In the latest reduction of access to public spaces for Afghan women, one of the last remaining refuges they have left has been declared un-Islamic by the Ministry for Promotion of Virtue and Prevention of Vice.
In 2021, the world watched in horror as the Taliban, taking advantage of America’s withdrawal from the region, seized power in Afghanistan.
Triggering concerns that this would signify the country’s return to its repressive past, one entirely absent of basic women’s rights, female citizens began to once again dread confinement indoors, deprivation of agency, and violent control measures.
This was commonplace between 1996 and 2001, a five year period that saw women forbidden from seeking employment and girls from attending school, all of them obliged to wear a full face and body covering and be accompanied by a male chaperone if they wanted to venture out of their homes.
In the time since, millions of girls have received an education and women have been granted a range of new societal opportunities.
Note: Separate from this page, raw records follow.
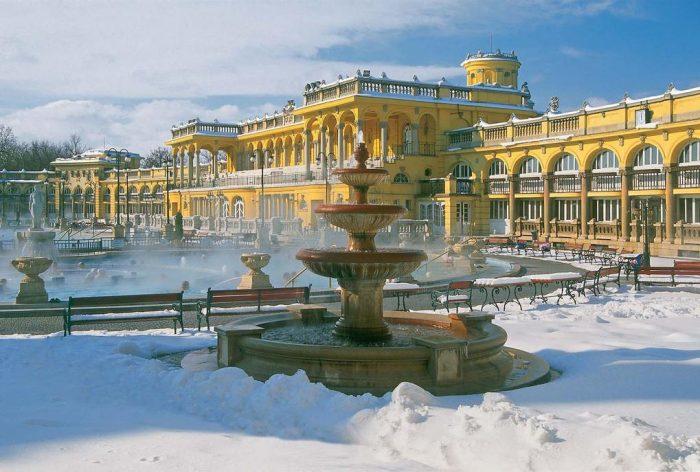 Лечебная купальня и гостиница Геллерт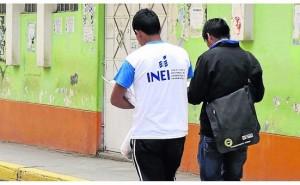 Policias se disfrazan de censadores para capturar a acusado de abuso sexual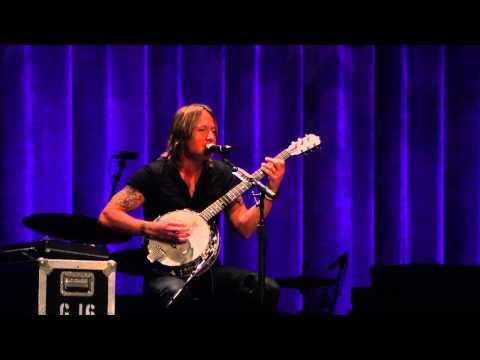 Keith Urban acoustic at The Ryman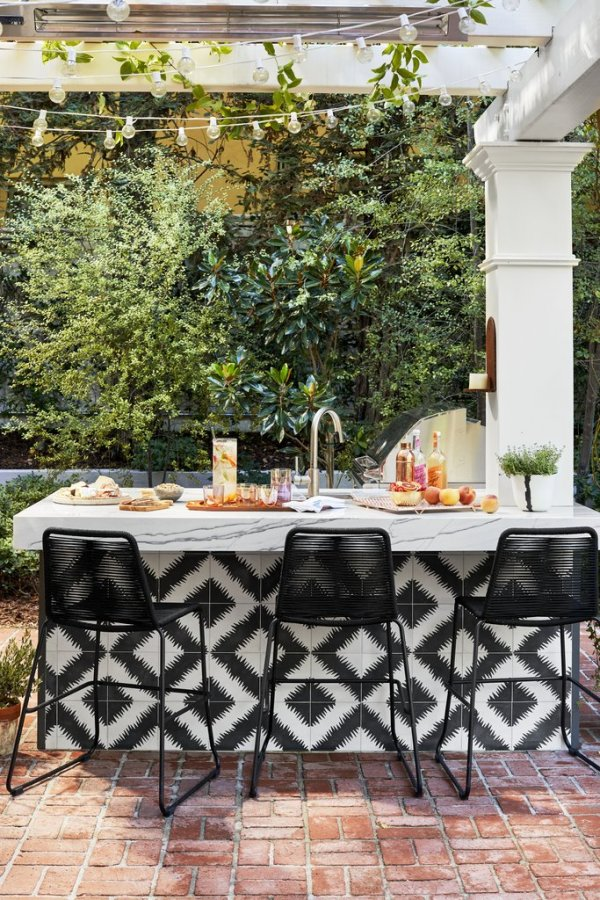 The gorgeous outdoor area mimics the kitchen inside. Image: Better Homes & Gardens / Justin Coit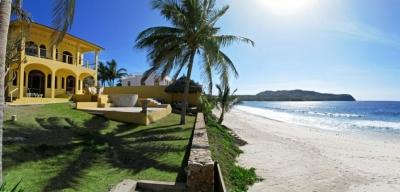 Spacious Villa on Beach - Casa de las Golondrinas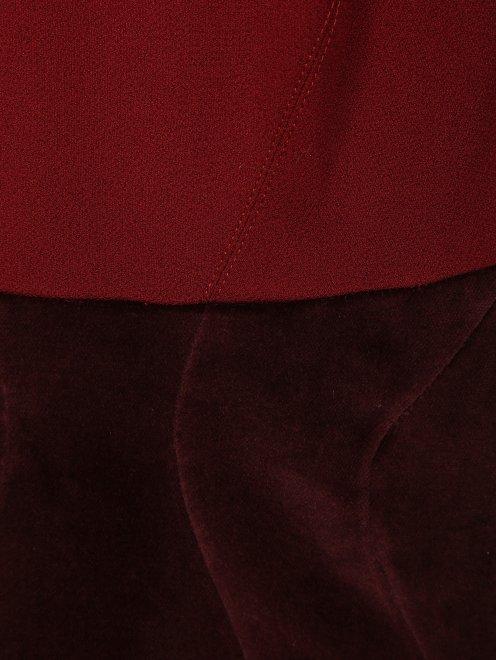 Платье-футляр с бархатной вставкой - Деталь
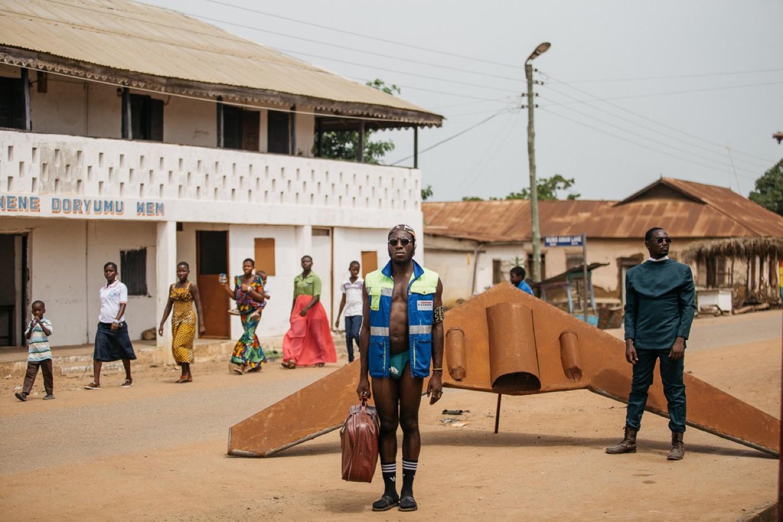 Droni di scarto e milizie steampunk, la afro house di Accra viene dal futuro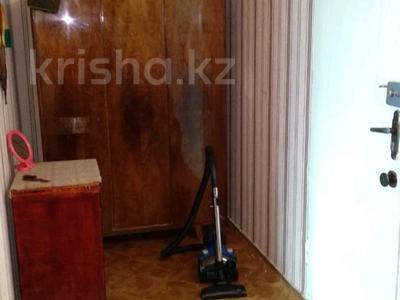 1-комнатная квартира, 41 м², 2/5 этаж помесячно, Степной-3 5 за 60 000 〒 в Караганде — фото 3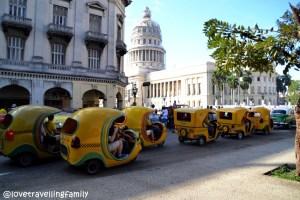 Coco-taxis Capitolio, Havana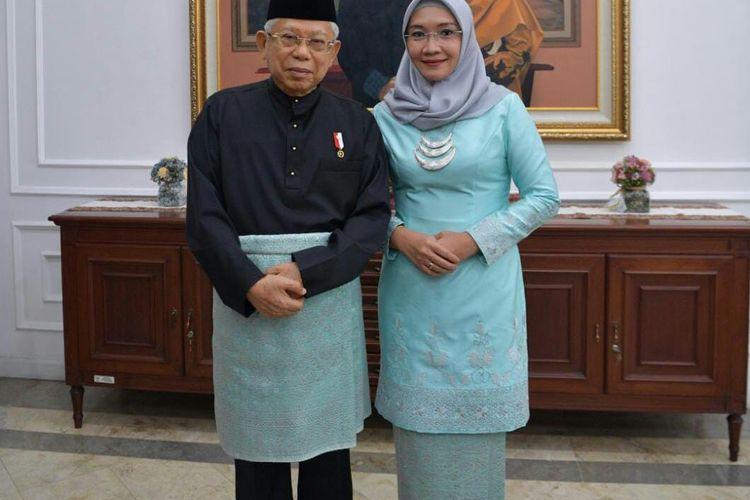 Wakil Presiden Maruf Amin dan istrinya Wurry Maruf Amin mengenakan pakaian adat Melayu dan baju kurung modern sebelum melaksanakan upacara peringatan HUT ke-75 RI di Istana Merdeka, Jakarta, Senin (17/8/2020).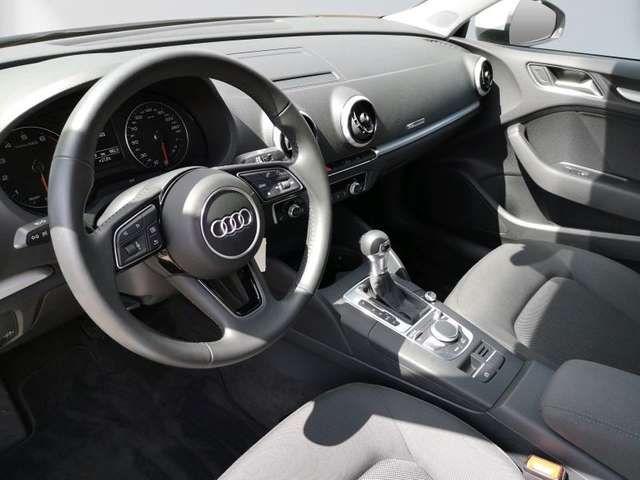 Audi A3 35 TFSI cylinder on demand Limousine S tronic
After two decades of relative autonomy, however, these gains – touted as one of the most noteworthy humanitarian accomplishments in recent history – were elapsed, and the dreams of an entire generation of Afghan women raised alongside a hope they could eventually live within a fair democratic state were quashed before the Taliban’s relentless advance.
Today, the curtailing of their freedoms continues, with the fundamentalist group’s most recent decision to outlaw beauty parlours sparking rare protests in the capital city of Kabul.
It is the latest reduction of access to public spaces for Afghan women, who are now barred from most forms of employment as well as classrooms, gyms, and parks.